Given text:
# Tomorrow June 2nd Kev is 65



## JanHank (Mar 29, 2015)

To Kev. 
ccasion4:

Its hard to write a ryhme about someone you´ve never seen
The imagination runs riot thinking he´s handsome, tall and lean :smile2:
But as he´s getting on a bit I expect the lean is wrong
Anyway I wrote a little poem and send a funny song.:jester:

Wen I wos 65 just a foo yeers ago
I wos full of vim and viniger and a bit of hi-lee hi-lo.
Now you r at this happy age 
with a werking wife bringing home a wage
Enuff to allow a jar or 2
In the pub with sume mates and you.
I don´t no if beer is to your taste
but here is a song I did with copy and paste.
Happy berthday Kev

From U no hoo


----------



## dghr272 (Jun 14, 2012)

Just for you Jan.


----------



## tugboat (Sep 14, 2013)

No good, pardner, Kelvin hasn't got any mates.

Mind you, he's been behaving like a pensioner for years.

Luv from Ellie and Goffs.


----------



## Pudsey_Bear (Sep 25, 2008)

Thank you to all my fans:kiss::kiss::kiss:


----------



## erneboy (Feb 8, 2007)

Have a good one Kev.


----------



## barryd (May 9, 2008)

Happy Birfday Ken! You gonna use yer bus pass now for a world tour to celebrate?


----------



## JanHank (Mar 29, 2015)

I´m not usually one for remembering birthday, but as a certain someone told us
a week or so ago when his B.D. is/was/were, and suggested a prezzie I had to do something didn´t I ? :wink2:
Birthdays & anniversaries in this house are maybe remebered half way through the day or if someone else prompts us.
Every days a special day. ccasion6::drinking:

Jan


----------



## tugboat (Sep 14, 2013)

Have a good day, Div.


----------



## cabby (May 14, 2005)

I had better say Happy Birthday Kev, or else you will call me names again.:grin2::grin2:00

cabby


----------



## JanHank (Mar 29, 2015)

Ave ya notised Kev 133 people so far `ave looked at this fred, but only 5 `ave sed anyfink :serious: can´t they just click on the _like _to let you know they have noted, but wish to ignore!!! :crying:


----------



## Pudsey_Bear (Sep 25, 2008)

JanHank said:


> Ave ya notised Kev 133 people so far `ave looked at this fred, but only 5 `ave sed anyfink :serious: can´t they just click on the _like _to let you know they have noted, but wish to ignore!!! :crying:


I'm part of this clique it seems, I'll get over it > >


----------



## tugboat (Sep 14, 2013)

Aha, looks like 'pardner' is in the clink clique as well, now. Let's all don our chaps and have a cavort to celebrate Ken being an OAP.


----------



## Pudsey_Bear (Sep 25, 2008)

Provided data:
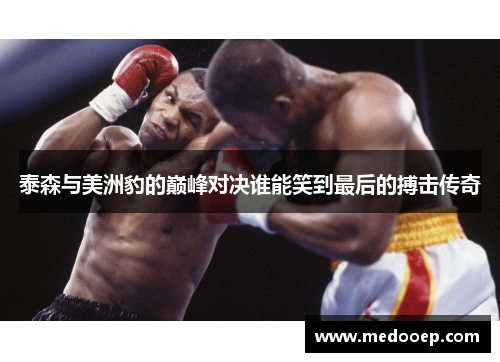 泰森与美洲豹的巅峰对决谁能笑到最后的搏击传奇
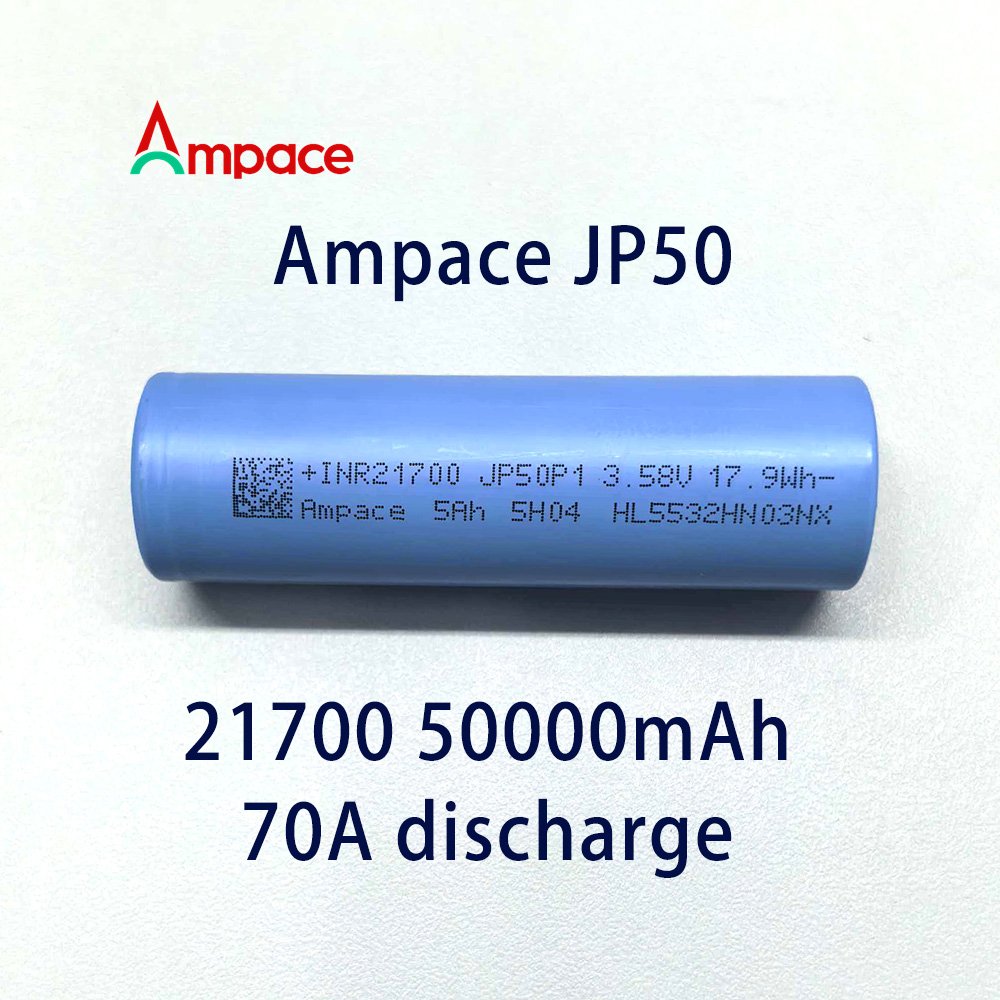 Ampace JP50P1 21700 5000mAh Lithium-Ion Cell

Parts of the exercise:
• A. In the birthday thread, how many people had looked at the thread when JanHank said only 5 had replied?
• B. Echo the birthday thread from "Now you r at" up to and including "copy and paste.".
• C. Proceed with the birthday thread, picking up right after its last line.

Task-by-task answers:
• A. 133 people.

• B.
Now you r at this happy age 
with a werking wife bringing home a wage
Enuff to allow a jar or 2
In the pub with sume mates and you.
I don´t no if beer is to your taste
but here is a song I did with copy and paste.

• C.
If anyone to make a donation to my presses fund , just PM for my PayPal details


----------



## dghr272 (Jun 14, 2012)

Kev_n_Liz said:


> If anyone to make a donation to my presses fund , just PM for my PayPal details


Kev,

Don't do PayPal, send me your bank details and PIN then I'll clear your account, sorry, meant make a donation.

Happy Bidet.


----------



## raynipper (Aug 4, 2008)

Just for you Kev.................................... Happy Birthday..................






Ray.


----------



## Pudsey_Bear (Sep 25, 2008)

Mr Google knew too   










Been a pleasant day, went to the Industrial museum in Bradford, then picked up our car From the Kia dealer after some warranty work, I have to say we're impressed with how they work, so far new discs and pads all round even though it had a almost full MOT already, two new tyres, a new steering shaft motor, new EGR valve, not a quibble, but this is a 58 reg and the warranty runs out in September.

Picked up a nice curry for tea too.


----------



## ChrisandJohn (Feb 3, 2008)

JanHank said:


> Ave ya notised Kev 133 people so far `ave looked at this fred, but only 5 `ave sed anyfink :serious: can´t they just click on the _like _to let you know they have noted, but wish to ignore!!! :crying:


That'll be Kev keeping checking. :wink2:

Glad you've had a good Birth-day Kev, hope you have a Happy Birth-evening too.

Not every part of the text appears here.